===== Sayfadan bölüm
Diyanet İşleri Başkanı Prof. Dr. Ali Erbaş, Tokat’ta kanaat
önderleri ve sivil toplum kuruluşlarının temsilcileriyle bir araya geldi.
Başkan Erbaş, burada yaptığı konuşmada, İslam medeniyetinin
sevgi, birlik, beraberlik medeniyeti olduğunu belirterek, “Kur’an-ı Kerim’in ifadesiyle;
‘Hepiniz toptan Allah’ın ipine sarılınız. Ayrılıp, bölünmeyin, tefrikaya
düşmeyiniz’ emrini yerine getirmek için kurulan bir medeniyet adeta. İslam buna
çok önem veriyor. Gerek Kur’an-ı Kerim’deki ayetlerle gerekse Peygamber
Efendimizin (Sallallahu Aleyhi Vesellem) sünnetinin bir gereği olarak birlik,
beraberlik içerisinde hareket etmek, toplumun huzurunu oluşturan unsurdur.”
değerlendirmesinde bulundu.
“İLK VAKFI PEYGAMBER
EFENDİMİZ KURDU”
İlk vakıf müessesesini Peygamber Efendimizin kurduğunu
hatırlatan Erbaş, “Peygamberimiz ilk defa Medine’de kendisine ait bir araziyi,
bir hurma bahçesini verir ve kıyamete kadar fakir fukara, garip guraba istifade
etsin diye vakfetmiştir. Vakıf anlayışı böyle başlamıştır.” dedi.
==========
===== Satırlar
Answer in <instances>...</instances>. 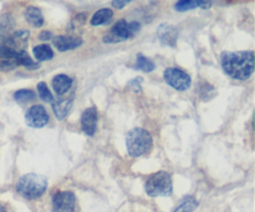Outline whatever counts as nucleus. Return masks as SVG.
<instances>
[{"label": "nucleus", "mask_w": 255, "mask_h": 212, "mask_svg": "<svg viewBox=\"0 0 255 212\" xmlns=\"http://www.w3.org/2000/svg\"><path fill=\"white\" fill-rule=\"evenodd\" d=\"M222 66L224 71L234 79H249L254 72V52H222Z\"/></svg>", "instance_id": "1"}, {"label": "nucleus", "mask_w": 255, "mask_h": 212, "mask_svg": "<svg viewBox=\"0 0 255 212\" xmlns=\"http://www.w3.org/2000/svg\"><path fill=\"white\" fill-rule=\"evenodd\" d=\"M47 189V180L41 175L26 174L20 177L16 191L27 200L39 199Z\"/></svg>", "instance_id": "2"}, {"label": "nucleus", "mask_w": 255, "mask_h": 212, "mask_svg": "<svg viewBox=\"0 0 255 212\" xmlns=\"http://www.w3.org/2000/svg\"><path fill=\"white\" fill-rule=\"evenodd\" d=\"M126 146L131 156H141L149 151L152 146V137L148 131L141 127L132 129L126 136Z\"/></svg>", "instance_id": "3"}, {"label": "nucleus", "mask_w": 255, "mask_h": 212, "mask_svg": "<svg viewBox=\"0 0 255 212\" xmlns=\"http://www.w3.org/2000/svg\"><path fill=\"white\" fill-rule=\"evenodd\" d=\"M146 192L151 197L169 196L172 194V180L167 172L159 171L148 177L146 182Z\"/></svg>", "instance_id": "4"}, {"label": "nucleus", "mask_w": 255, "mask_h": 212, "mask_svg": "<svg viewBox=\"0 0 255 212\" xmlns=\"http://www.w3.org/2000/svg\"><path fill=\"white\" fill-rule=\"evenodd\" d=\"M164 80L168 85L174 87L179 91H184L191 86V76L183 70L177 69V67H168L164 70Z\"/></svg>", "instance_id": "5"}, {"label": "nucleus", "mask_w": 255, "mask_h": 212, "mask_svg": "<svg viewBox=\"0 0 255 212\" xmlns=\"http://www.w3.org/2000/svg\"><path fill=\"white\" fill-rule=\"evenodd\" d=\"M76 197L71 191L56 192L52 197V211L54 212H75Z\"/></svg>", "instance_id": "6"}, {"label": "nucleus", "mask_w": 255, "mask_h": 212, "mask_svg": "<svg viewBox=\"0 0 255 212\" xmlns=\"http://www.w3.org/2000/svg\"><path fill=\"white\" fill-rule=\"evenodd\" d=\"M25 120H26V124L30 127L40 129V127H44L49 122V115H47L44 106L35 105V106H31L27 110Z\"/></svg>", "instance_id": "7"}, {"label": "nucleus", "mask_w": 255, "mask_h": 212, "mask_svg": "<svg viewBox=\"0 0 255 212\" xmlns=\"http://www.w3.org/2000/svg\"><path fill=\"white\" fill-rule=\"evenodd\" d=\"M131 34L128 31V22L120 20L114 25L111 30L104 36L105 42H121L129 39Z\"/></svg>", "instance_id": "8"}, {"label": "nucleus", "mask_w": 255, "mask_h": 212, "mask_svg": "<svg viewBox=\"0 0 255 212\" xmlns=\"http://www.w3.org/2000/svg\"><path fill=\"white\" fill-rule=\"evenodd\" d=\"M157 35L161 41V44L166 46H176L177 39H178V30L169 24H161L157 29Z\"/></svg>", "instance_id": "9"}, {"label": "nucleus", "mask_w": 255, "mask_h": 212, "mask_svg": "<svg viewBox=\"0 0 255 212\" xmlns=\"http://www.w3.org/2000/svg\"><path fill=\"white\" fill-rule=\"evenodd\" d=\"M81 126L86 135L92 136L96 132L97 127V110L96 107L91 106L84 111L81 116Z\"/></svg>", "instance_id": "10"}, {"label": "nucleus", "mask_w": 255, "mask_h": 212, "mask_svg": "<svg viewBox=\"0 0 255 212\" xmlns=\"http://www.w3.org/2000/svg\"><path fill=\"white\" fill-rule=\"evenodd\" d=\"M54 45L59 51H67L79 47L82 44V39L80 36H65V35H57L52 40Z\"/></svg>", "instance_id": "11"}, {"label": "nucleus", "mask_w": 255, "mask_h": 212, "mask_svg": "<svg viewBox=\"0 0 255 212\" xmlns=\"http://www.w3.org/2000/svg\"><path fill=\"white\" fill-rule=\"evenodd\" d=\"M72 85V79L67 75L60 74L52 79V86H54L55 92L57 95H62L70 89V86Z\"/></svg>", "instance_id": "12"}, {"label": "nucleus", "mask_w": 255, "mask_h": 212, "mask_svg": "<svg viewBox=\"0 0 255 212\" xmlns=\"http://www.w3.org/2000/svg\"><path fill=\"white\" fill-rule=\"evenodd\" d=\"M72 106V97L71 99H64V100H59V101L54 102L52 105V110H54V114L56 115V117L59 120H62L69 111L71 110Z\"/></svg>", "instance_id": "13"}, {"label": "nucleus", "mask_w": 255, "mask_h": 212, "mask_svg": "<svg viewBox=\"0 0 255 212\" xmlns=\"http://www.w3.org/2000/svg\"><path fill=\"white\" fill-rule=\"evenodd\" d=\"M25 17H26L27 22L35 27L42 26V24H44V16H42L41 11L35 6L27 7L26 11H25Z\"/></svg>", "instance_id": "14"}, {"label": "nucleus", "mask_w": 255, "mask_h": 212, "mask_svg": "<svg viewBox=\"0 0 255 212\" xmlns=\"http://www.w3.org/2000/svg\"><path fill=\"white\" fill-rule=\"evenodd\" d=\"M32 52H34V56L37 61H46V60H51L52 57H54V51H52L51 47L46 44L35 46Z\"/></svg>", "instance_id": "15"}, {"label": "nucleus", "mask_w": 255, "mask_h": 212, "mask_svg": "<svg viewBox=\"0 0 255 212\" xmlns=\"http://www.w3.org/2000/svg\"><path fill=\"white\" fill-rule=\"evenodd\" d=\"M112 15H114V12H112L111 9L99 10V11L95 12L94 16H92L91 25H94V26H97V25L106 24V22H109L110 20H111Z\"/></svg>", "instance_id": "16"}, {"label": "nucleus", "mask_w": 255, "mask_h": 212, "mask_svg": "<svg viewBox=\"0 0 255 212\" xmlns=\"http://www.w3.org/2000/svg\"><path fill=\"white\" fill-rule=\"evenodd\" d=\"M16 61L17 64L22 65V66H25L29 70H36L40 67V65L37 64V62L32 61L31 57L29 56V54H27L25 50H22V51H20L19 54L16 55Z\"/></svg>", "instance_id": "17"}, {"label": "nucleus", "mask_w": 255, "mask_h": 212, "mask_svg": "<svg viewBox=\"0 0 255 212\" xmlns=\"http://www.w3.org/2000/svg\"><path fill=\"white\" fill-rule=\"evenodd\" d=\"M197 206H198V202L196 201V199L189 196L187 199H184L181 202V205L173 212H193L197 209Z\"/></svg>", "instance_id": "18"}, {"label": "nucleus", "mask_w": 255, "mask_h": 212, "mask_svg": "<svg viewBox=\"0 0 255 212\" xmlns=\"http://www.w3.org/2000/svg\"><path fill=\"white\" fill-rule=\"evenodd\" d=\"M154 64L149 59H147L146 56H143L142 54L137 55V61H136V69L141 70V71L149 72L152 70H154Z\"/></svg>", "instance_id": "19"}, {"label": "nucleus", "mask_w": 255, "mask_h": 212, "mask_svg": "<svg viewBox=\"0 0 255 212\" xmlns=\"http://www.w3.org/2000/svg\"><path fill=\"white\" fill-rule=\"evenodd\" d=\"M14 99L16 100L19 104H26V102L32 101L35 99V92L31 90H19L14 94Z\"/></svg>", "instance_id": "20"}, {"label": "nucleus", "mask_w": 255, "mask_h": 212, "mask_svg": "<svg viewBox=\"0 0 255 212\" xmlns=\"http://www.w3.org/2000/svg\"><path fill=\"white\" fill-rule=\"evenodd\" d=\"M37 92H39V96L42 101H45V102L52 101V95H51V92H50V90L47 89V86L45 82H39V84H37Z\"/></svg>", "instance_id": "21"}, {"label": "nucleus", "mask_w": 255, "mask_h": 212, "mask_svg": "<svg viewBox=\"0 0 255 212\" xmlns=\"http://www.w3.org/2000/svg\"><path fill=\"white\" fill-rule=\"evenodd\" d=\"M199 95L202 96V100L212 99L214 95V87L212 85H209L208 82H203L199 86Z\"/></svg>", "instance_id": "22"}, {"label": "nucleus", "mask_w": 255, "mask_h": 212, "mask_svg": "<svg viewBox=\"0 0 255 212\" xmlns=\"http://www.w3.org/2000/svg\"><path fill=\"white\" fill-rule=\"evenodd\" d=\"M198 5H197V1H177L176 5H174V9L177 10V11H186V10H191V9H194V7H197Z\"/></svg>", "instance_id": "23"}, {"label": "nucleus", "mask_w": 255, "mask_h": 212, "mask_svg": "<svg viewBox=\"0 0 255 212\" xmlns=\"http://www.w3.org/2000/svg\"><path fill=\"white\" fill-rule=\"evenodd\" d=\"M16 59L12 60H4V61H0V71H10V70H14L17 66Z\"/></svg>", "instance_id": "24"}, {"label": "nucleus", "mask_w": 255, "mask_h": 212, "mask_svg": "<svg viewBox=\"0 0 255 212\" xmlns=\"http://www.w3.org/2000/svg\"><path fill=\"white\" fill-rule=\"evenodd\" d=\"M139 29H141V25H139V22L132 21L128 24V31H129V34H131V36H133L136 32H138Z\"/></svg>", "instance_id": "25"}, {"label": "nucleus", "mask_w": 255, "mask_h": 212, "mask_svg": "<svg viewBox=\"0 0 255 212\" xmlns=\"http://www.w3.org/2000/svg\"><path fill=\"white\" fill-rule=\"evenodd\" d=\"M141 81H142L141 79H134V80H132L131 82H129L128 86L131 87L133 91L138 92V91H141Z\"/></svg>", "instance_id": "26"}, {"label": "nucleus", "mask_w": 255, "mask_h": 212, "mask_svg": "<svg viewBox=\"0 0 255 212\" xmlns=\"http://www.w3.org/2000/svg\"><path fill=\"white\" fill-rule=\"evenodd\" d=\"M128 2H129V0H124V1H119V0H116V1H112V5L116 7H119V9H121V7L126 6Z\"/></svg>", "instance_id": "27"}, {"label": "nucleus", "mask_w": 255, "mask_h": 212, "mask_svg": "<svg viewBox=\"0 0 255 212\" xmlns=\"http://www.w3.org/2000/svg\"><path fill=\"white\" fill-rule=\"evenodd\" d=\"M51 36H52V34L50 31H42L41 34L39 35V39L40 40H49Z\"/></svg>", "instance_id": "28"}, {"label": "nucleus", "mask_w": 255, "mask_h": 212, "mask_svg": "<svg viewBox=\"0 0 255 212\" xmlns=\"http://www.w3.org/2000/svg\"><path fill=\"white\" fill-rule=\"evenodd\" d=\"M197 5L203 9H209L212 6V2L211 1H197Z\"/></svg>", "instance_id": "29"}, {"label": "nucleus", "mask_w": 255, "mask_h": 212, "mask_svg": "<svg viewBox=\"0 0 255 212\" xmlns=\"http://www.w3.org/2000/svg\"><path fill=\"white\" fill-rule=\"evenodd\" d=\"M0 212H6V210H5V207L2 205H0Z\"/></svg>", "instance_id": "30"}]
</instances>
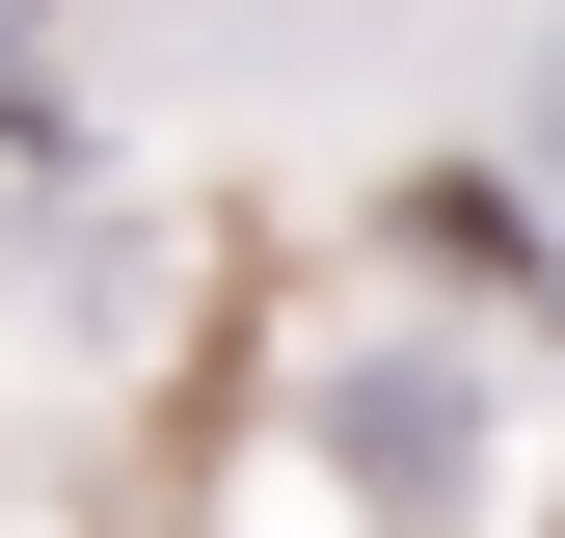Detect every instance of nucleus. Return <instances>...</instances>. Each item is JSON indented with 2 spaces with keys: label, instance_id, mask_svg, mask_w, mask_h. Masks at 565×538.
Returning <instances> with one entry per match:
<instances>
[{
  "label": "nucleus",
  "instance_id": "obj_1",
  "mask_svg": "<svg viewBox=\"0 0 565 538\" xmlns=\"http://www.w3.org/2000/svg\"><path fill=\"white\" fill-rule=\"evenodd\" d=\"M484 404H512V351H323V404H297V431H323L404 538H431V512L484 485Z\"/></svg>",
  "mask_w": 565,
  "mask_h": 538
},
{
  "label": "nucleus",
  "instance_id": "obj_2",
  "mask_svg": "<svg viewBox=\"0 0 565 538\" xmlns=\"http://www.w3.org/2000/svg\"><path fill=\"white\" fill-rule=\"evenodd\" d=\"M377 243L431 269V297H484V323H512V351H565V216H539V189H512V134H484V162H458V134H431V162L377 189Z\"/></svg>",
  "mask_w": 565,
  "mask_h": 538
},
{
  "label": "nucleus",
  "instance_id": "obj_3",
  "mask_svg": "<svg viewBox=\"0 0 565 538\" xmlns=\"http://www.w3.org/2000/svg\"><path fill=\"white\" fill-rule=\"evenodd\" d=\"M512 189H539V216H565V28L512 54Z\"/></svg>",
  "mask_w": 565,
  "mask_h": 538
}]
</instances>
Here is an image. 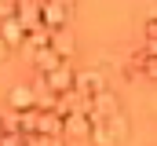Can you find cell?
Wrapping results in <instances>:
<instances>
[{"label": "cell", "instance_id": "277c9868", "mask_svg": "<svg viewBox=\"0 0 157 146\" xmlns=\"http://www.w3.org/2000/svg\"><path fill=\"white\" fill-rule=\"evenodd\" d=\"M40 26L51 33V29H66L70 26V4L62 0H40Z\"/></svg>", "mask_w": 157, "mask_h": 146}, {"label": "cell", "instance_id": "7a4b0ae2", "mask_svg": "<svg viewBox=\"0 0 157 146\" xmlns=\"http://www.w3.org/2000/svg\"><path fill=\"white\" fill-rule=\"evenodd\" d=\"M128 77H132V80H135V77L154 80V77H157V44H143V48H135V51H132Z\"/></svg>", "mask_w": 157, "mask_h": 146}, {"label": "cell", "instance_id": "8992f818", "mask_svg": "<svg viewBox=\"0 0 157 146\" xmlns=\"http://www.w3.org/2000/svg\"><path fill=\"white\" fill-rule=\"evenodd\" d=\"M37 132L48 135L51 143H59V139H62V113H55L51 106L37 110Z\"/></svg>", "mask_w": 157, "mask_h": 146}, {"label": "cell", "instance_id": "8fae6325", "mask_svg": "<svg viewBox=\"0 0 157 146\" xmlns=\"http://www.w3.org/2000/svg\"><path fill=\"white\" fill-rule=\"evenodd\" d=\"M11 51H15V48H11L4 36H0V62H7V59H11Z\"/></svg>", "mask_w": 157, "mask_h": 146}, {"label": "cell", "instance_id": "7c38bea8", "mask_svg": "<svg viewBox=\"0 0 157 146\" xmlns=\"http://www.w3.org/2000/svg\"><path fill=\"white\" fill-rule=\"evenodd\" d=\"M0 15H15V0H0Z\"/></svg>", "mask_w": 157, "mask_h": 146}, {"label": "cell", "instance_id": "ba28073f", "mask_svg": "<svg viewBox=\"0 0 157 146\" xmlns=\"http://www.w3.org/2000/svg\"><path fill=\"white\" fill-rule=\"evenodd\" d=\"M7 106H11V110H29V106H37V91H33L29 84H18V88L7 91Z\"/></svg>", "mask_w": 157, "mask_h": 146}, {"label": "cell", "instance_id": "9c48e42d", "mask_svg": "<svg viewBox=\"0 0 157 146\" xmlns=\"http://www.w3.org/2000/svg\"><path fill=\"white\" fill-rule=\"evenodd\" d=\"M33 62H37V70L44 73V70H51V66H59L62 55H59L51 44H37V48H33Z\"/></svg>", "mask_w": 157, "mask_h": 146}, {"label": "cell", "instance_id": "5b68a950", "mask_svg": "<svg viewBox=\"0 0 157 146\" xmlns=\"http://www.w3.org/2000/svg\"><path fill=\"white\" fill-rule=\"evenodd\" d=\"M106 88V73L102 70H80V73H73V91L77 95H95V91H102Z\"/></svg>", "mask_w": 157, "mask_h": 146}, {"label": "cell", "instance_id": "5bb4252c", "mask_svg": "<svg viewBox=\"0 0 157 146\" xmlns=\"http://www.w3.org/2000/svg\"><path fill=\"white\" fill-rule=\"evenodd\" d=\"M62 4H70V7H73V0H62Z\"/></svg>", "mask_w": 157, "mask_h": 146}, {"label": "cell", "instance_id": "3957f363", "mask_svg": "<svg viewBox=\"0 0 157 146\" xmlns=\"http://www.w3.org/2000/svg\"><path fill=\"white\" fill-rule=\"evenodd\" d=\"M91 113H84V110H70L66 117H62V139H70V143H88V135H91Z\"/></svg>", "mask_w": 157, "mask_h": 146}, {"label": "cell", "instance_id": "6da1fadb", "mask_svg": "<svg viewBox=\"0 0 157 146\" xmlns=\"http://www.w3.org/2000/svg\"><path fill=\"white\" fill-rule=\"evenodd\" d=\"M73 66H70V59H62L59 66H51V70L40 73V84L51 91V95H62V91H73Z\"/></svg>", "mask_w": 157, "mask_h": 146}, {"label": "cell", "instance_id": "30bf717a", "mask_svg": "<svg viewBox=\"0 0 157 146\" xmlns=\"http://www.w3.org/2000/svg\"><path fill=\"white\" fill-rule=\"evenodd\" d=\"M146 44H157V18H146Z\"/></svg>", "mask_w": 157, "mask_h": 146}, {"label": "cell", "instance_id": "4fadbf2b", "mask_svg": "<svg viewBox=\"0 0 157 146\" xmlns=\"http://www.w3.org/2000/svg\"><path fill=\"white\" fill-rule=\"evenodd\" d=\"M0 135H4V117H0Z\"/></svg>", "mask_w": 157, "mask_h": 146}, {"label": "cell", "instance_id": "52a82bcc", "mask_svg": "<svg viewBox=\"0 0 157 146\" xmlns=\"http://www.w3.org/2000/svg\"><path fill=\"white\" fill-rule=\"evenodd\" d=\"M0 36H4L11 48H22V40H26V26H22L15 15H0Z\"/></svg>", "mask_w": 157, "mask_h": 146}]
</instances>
==========
(Görevin amacı)
Ali Erbaş'ın Tokat'taki konuşmasını anlatan haberi kaldığı yerden alıp devam ettirin.

(Yazılı cevap)
Erbaş, vakıflar, sivil toplum kuruluşu ve derneklerin
İslam’ın yardımlaşma ve infak anlayışını desteklemek için var olduklarını dile
getirerek, “Osmanlı’da vakıf anlayışı adeta zirve yapmış ve sadece hayvanlara
destek ve yardımcı olmak, onlara su vermek, hatta yabani hayvanlar susuz kalmasın
da onlar da hayatlarını devam ettirsinler diye vakıflar kurulmuş.” diye
konuştu.
“İNFAK, TOPLUMSAL
DENGELERİ MUHAFAZA ETMENİN EN ÖNEMLİ VASITALARINDANDIR”
Yeryüzünde iyiliğin hâkim olması için çalışmanın Müslümanın
en önemli vazifelerinden biri olduğunu belirten Erbaş, “Kur’an-ı Kerim’de infak
konusunda 255 kadar ayet vardır. Cenab-ı Hakk bu kadar önem vermiş Kur’an-ı
Kerim’de. Çünkü infak, toplumsal dengeleri muhafaza etmenin en önemli
vasıtalarından birisidir. İslam, toplumsal dengenin ilacıdır.” ifadelerini
kullandı.
“İSLAM MUHTEŞEM BİR
SİSTEMDİR”
Başkan Erbaş, İslam’ın, fakir ve zengin arasında uçurumun
olmaması için zekâtı farz kıldığını dile getirerek, “İslam muhteşem bir sistem.
Dinler tarihinde ne bugün yaşayanlarda ne geçmişte yaşamış olanlarda dinin
emirlerinden birisi olan zekât gibi bir anlayış yok ama Cenab-ı Hakk’ın
gönderdiği Peygamberler bu mesajı toplumlarına mutlaka ilettiler ama tahrif
edildi. O inanç, o toplumlar Allah’ın gönderdiği dini tahrif ettiklerinden ve
onlardan uzaklaştıklarından dolayı İslam geldi.” açıklamalarında bulundu.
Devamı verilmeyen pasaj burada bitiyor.